LOS ANGELES The DWP came to the city asking for a rate increase and didn't like what the city council offered, so the utility is refusing to transfer $73 million that the city was counting on to help balance its budget.

Another showdown looms on Tuesday between the DWP and the L.A. City Council, as council members try to figure out if there is any way they can force the utility to turn over the money.

City Controller Wendy Greuel calls it the most urgent fiscal crisis in recent history. The city must transfer money from its reserve in two weeks or it will be unable to pay people.

"We can't ask people to come to work if we know that we won't be able to pay them," Greuel said.

Councilman Bernard Parks, head of the budget and finance committee, said the DWP has been playing games for months.

"We'll give you 73, but if you vote for it we'll give you 93. Well, those are terms that probably in my prior life would have been called extortion and other things like that," Parks said.

The city council and the DWP had jockeyed back and forth last week over a rate increase, but the deadline for the rate hike came and went without a resolution.

The council now has a deadline of April 19 to transfer more than $90 million from its reserve fund or get the DWP money.

"Promises are not something I can pay the bills with, it's actually the cash that I have on hand.

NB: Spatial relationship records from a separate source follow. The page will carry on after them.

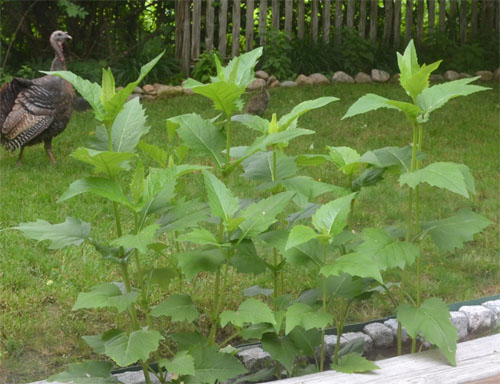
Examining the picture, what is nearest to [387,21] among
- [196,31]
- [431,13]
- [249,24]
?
[431,13]

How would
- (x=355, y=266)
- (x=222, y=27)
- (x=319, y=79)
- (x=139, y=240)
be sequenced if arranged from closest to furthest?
(x=139, y=240) < (x=355, y=266) < (x=319, y=79) < (x=222, y=27)

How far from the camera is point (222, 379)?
7.66ft

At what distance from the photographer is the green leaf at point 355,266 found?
2.10 metres

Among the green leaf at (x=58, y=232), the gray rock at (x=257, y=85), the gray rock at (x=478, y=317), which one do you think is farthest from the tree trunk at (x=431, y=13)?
the green leaf at (x=58, y=232)

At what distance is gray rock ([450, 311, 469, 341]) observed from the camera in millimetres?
3365

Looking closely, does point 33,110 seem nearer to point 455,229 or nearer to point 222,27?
point 222,27

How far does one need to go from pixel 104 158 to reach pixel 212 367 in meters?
0.77

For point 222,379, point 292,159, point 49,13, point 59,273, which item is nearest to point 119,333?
point 222,379

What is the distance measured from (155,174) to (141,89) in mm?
6902

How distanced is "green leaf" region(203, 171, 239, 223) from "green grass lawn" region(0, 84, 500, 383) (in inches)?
35.3

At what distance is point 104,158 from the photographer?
2107mm

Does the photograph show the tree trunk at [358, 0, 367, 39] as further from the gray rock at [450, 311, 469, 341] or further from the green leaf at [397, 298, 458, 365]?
the green leaf at [397, 298, 458, 365]

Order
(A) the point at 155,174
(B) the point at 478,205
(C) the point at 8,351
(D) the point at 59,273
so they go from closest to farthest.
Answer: (A) the point at 155,174, (C) the point at 8,351, (D) the point at 59,273, (B) the point at 478,205

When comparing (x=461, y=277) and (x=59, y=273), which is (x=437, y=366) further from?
(x=59, y=273)
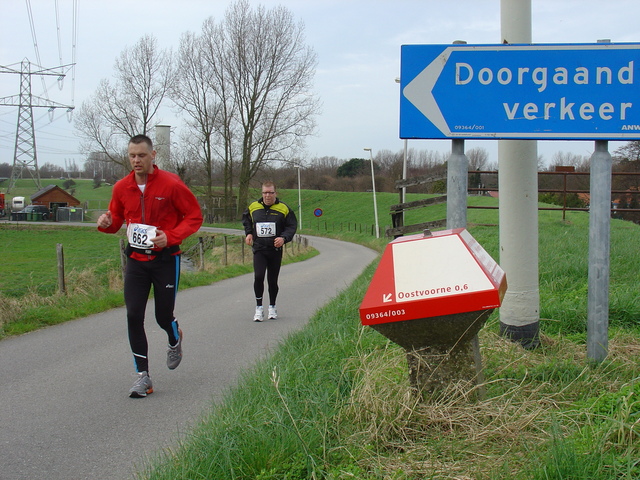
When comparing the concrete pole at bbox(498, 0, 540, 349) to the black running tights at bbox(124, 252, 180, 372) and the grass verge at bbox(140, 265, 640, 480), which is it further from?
the black running tights at bbox(124, 252, 180, 372)

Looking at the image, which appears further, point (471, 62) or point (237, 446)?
point (471, 62)

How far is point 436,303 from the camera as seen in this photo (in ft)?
10.5

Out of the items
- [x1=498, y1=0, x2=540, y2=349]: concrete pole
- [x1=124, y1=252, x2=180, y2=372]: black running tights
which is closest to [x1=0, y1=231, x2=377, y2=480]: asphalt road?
[x1=124, y1=252, x2=180, y2=372]: black running tights

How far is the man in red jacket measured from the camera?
520 cm

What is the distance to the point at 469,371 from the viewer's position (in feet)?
11.4

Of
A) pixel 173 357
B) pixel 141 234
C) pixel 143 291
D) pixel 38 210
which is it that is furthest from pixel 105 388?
pixel 38 210

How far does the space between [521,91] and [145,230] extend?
3.12 metres

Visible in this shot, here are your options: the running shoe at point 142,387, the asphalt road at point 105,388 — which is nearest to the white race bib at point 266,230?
the asphalt road at point 105,388

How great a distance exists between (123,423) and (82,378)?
149 cm

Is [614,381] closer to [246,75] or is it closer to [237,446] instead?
[237,446]

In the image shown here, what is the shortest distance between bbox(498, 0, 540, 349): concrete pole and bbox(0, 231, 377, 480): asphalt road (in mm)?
2410

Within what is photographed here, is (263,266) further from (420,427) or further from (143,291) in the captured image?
(420,427)

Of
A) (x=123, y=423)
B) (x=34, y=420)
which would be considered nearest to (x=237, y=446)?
(x=123, y=423)

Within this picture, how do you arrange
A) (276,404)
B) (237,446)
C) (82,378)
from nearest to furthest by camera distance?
(237,446)
(276,404)
(82,378)
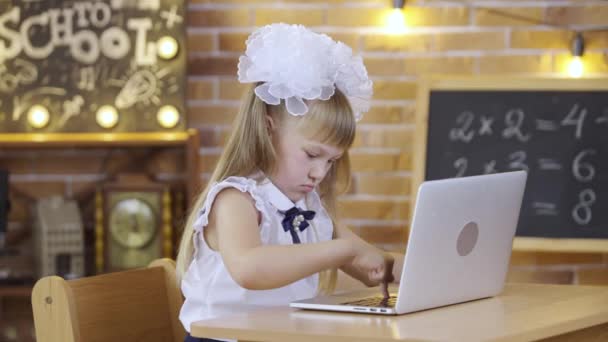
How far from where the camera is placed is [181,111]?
3.23 metres

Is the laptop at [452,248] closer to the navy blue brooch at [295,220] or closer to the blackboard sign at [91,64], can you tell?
the navy blue brooch at [295,220]

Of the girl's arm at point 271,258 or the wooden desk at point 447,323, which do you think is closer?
the wooden desk at point 447,323

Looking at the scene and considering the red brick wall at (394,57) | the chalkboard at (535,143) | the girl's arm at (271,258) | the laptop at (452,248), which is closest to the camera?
the laptop at (452,248)

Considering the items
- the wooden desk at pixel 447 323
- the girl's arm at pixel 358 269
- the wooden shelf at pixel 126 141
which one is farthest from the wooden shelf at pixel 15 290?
the wooden desk at pixel 447 323

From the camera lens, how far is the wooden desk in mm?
1407

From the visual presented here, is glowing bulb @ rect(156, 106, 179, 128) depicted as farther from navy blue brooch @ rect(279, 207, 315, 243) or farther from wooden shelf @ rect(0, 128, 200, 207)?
navy blue brooch @ rect(279, 207, 315, 243)

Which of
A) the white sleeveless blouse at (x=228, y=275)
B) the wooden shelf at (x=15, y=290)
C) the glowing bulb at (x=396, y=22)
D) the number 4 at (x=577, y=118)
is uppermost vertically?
the glowing bulb at (x=396, y=22)

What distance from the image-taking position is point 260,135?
199 cm

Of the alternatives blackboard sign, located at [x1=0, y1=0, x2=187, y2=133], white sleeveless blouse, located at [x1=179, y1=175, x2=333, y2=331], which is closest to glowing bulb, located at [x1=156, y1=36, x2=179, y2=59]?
blackboard sign, located at [x1=0, y1=0, x2=187, y2=133]

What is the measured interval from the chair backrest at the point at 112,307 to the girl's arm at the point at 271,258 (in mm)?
238

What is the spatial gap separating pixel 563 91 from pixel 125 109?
1.35m

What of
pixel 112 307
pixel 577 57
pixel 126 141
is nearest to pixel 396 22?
pixel 577 57

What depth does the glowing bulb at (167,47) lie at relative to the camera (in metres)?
3.25

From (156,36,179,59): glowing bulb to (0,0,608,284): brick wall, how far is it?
0.15m
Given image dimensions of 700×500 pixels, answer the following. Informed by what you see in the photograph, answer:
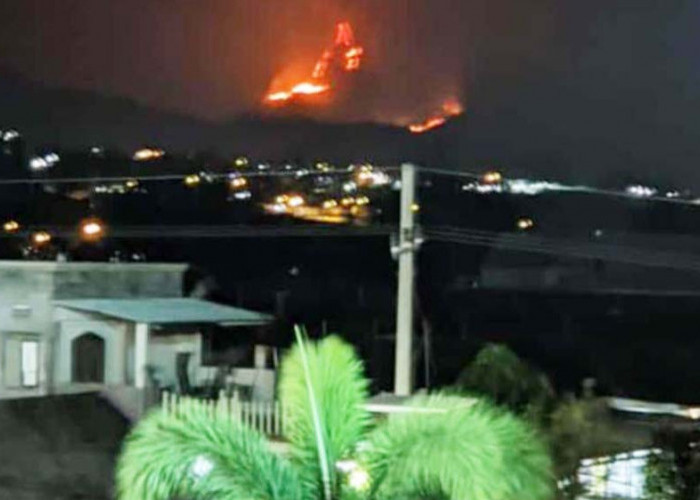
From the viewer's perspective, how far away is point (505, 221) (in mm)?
5855

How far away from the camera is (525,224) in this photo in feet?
19.1

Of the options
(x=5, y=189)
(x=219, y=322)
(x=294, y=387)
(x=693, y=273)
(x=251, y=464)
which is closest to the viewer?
A: (x=251, y=464)

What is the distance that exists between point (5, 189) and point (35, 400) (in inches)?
42.8

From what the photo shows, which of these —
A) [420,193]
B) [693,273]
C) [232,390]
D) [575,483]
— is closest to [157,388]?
[232,390]

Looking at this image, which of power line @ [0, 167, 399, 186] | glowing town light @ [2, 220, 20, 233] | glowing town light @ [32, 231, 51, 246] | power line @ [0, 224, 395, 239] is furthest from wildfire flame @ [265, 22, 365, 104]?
glowing town light @ [2, 220, 20, 233]

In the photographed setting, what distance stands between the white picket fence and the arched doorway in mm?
908

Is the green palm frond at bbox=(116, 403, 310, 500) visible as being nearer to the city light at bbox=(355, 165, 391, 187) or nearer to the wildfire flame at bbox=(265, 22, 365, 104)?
the city light at bbox=(355, 165, 391, 187)

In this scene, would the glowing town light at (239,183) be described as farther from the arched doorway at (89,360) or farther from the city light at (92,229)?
the arched doorway at (89,360)

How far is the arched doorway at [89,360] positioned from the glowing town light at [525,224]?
5.87 feet

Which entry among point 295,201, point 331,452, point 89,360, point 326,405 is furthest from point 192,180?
point 331,452

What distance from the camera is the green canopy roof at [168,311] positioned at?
586cm

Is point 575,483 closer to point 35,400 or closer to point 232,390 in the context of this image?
point 232,390

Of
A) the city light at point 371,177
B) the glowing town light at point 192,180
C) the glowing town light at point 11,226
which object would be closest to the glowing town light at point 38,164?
the glowing town light at point 11,226

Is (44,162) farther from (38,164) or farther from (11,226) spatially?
(11,226)
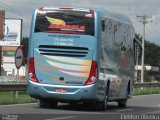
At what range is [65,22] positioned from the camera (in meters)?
19.7

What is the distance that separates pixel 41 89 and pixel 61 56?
4.35ft

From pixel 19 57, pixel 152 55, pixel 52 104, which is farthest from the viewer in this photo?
pixel 152 55

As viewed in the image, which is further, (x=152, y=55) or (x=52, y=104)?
(x=152, y=55)

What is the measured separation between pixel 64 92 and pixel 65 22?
2424 millimetres

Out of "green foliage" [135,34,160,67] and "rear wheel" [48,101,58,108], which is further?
"green foliage" [135,34,160,67]

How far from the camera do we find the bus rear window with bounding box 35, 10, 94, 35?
64.4 feet

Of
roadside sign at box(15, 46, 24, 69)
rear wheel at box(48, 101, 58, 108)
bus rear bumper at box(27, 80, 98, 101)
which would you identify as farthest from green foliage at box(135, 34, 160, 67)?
bus rear bumper at box(27, 80, 98, 101)

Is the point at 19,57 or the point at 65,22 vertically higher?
the point at 65,22

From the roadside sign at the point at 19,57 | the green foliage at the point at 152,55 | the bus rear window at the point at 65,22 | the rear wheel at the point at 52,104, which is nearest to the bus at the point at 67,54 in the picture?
the bus rear window at the point at 65,22

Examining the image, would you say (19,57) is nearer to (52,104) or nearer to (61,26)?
(52,104)

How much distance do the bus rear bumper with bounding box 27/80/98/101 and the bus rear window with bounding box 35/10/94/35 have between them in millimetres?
1897

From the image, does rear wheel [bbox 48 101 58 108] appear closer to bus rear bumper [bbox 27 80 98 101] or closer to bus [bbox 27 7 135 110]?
bus [bbox 27 7 135 110]

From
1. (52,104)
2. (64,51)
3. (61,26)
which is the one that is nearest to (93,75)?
(64,51)

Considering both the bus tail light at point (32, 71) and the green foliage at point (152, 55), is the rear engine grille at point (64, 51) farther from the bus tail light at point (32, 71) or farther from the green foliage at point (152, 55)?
the green foliage at point (152, 55)
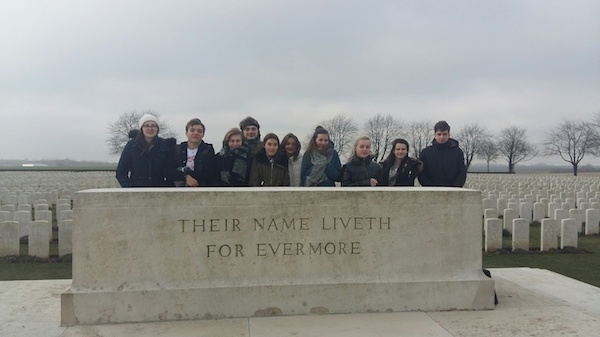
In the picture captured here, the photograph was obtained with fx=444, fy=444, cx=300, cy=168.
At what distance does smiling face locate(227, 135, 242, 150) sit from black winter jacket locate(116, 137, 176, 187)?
0.64m

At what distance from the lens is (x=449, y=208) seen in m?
3.85

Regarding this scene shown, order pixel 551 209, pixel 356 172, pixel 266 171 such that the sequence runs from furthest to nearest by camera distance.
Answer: pixel 551 209 → pixel 356 172 → pixel 266 171

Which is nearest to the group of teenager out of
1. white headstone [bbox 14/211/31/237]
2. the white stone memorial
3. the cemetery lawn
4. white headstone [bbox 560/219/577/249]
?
Result: the white stone memorial

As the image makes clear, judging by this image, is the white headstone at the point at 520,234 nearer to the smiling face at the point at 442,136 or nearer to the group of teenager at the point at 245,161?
the group of teenager at the point at 245,161

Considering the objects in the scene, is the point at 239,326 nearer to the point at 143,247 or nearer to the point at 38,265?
the point at 143,247

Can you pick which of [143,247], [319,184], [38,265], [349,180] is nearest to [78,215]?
[143,247]

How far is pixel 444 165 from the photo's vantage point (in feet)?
16.0

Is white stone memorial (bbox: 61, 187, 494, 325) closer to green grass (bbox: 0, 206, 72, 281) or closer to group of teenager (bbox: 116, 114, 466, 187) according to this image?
group of teenager (bbox: 116, 114, 466, 187)

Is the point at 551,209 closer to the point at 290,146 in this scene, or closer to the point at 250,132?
the point at 290,146

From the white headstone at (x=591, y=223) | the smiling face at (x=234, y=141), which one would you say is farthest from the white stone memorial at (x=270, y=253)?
the white headstone at (x=591, y=223)

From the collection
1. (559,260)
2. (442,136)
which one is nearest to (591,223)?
(559,260)

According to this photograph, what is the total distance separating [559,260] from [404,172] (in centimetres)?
411

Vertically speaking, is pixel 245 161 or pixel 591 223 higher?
pixel 245 161

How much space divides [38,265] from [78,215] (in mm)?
4150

Last week I think everyone played chicken to see who would blink first, and unfortunately, I'm in this situation today having to look at how I'm going to be able to pay the bills without transferring money from our reserve fund," Greuel said.

The lights will stay on, but the DWP says it needs all the available money to buy coal and natural gas to make power. Parks is not the only skeptical council member.

"They have had a history of playing 'hide-the-ball,'" Parks said. "They've had a history of giving you just enough information that they want you to know."